Unfortunately, I was unable to test the multiplayer at the time of this review; however, the problem was on my end and has no bearing on the title’s score.
As a mainly console-based gamer, there are many series, and even whole genres, that I rarely get a chance to try. The turn-based strategy series, Civilization, is just one of them. Unlike other strategy titles, the focus in Civilization is managing armies, building cities, negotiating treaties, and dealing with hostile nations—the full experience of being a world leader. The series up to this point has been phenomenal, and while that doesn’t change with Revolution, even I can see that it’s not up to par with the PC versions.
For those unfamiliar with the series, Civilization allows you to guide a nation of your choice, 16 in all, to victory in economics, technology, domination, or culture. Whether you’d prefer to have uncontested rule by conquering the other nations or prefer to run the world by creating a profit from trade, the game allows you to do it. Sometimes it’ll be possible to buy your way to victory, by placating the other nations with technology, but other times they’ll become unreasonable, and must be eliminated. No two matches are the same, and there’s always another scenario or civilization to try.
Unfortunately, the same can’t be said of the combat. While it is faithful to the main series, waging war just isn’t very enjoyable. Other than choosing what units to use, the player isn’t very involved in the process. Pick a unit (generally the strongest), select an enemy within range, watch a quick battle take place, and continue with your turn; no strategy required. More often than not, luck and numbers are more important than any plan you’ve formulated. It certainly keeps the game well-paced, since trying to cram an RTS system in would ruin the flow of both single-player and multiplayer, but it left me a bit jaded after three Russian archers took out my Japanese Zero Fighter. Which, granted, is hilarious, but it’s also frustrating when combined with some of the title’s other flaws.
Despite its minimalistic aesthetic, Revolution has frequent drops in frame-rate. This could very well be attributed to the many on-screen animations and effects, but that barely seems like an acceptable excuse when other developers have fit so much more on-screen without the same problems. Near the end of some rounds, the action played more like an interactive slide show than a video game. Thankfully, this isn’t the case for the entire game, as it runs fairly consistently during most of the round, but it certainly makes the final turns less enjoyable.

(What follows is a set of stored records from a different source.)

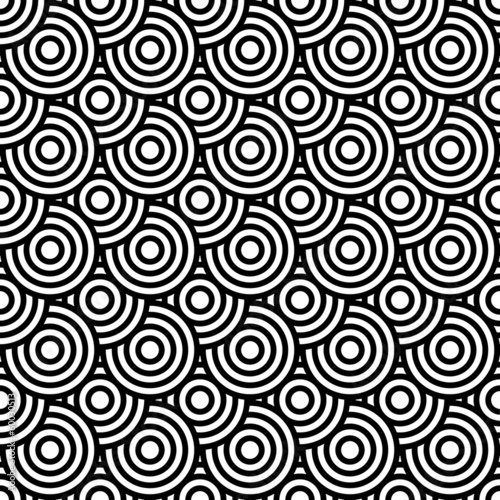 Seamless op art texture with circle elements.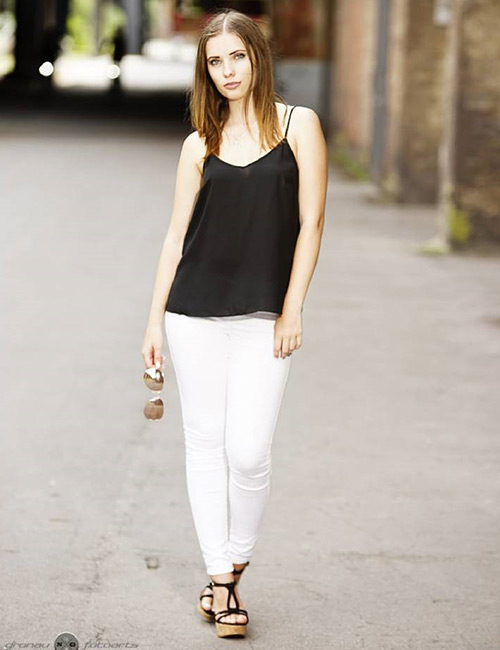 4. White Jeans With Black Top And Accessories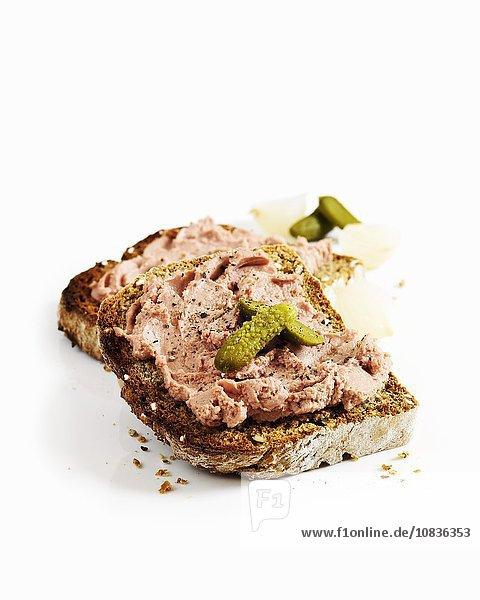 Getoastete Brotscheibe mit Hähnchenleberpastete und Essiggurken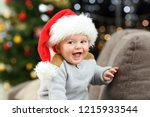 joyful baby looking at camera... | Shutterstock . vector #1215933544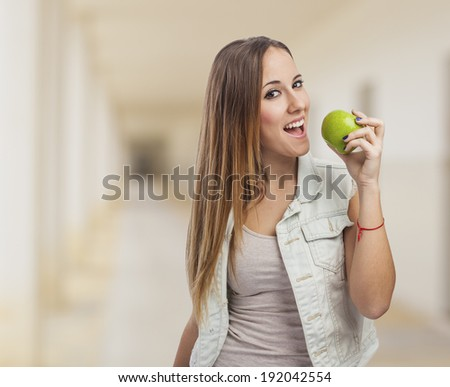 beautiful young woman eating a green apple - stock photo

The AI’s aggressive mood swings don’t help matters either. As mentioned earlier, there are times where diplomacy just isn’t an option, but it’s more accurate to say that the game is dead set against peaceful relations. Though there are diplomatic options to prevent war, it rarely helps smooth things over for long. What is accomplished by bribing another nation with technology if they’ll just attack again in a few turns?
This could have been on purpose, since the title was built with console gamers in mind, and combat would likely be the most appealing aspect to many people. The problem is that there’s so much more here than a war simulator, but it’s difficult to see when the other nations are issuing death threats. There’s trade, espionage, strategy, management, expansion, exploration—so much more than what it’s forced to be: an attempt at making strategy casual.

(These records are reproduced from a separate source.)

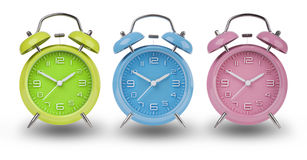 Three alarm clocks with the hands at 10 and 2 Stock Image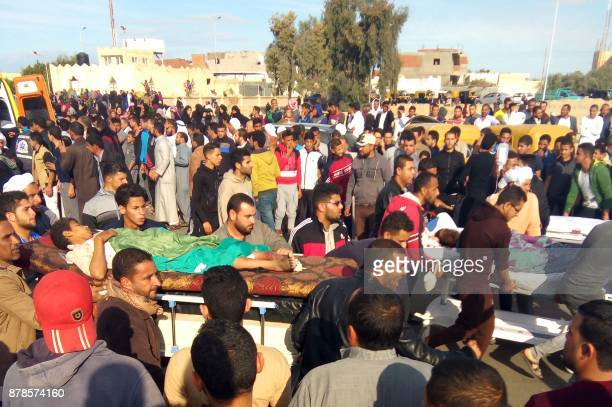 TOPSHOT Egyptians carry victims on stretchers following a gun and bombing attack on the Rawda mosque near the North Sinai provincial capital of...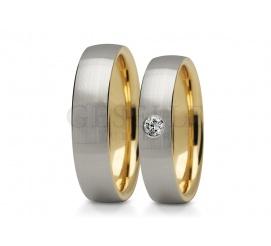 Elegancki komplet obrączek z cyrkonią lub brylantem na pięknej szynie z dwukolorowego złota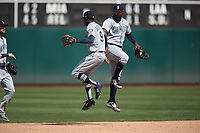 OAKLAND, CA - AUGUST 15:  Dee Gordon #9 and Denard Span #4 of the Seattle Mariners celebrate after the game against the Oakland Athletics at the Oakland Coliseum on Wednesday, August 15, 2018 in Oakland, California. (Photo by Brad Mangin)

Now, that isn’t a horrible goal, nor is the outcome. This installment really has made the series more accessible than ever, and I think it should be commended for that. Excellent aides like the Civilopedia and advisers help guide the player through matches without burdening them with unnecessary information. Combined with some help from the tutorial, I have a hard time believing anyone would be unable to play due to lack of understanding.
I doubt they’ll be unable to play because of content either. Everything here is friendly and inviting, from the intuitive controls and the bright colors, to the lively character animations and mostly clean moral content. The entire experience feels as if Firaxis’ mentality during development was, “World domination for the whole family!”
That is, unless you deem the few moral problems as too much for the children. The most obvious of which is violence, but it’s actually quite mild and similar to many turn-based RPG’s. A bit less obvious, but still concerning, are the depictions of Catherine the Great of Russia and Cleopatra of Egypt—both wear revealing outfits, the latter of which wears an outfit comparable to a bikini. Though it may not concern some people, communism is an available form of government, and while I don’t question its inclusion, others may not wish for their children to be exposed to it.
This being my first time with Civilization, I’m hardly qualified to judge the series as a whole, let alone this excellent spin-off. However, I’m confident in saying that this is an excellent addition to the Civilization series. There were things I found annoying, yes, but the experience as a whole was fantastic, and I can see why the series is so beloved by our PC brethren. I’m well aware how much more shallow this installment is compared to its big brothers, but this is also for a different audience, and I’m convinced that audience will love it as wholeheartedly as the PC players before them.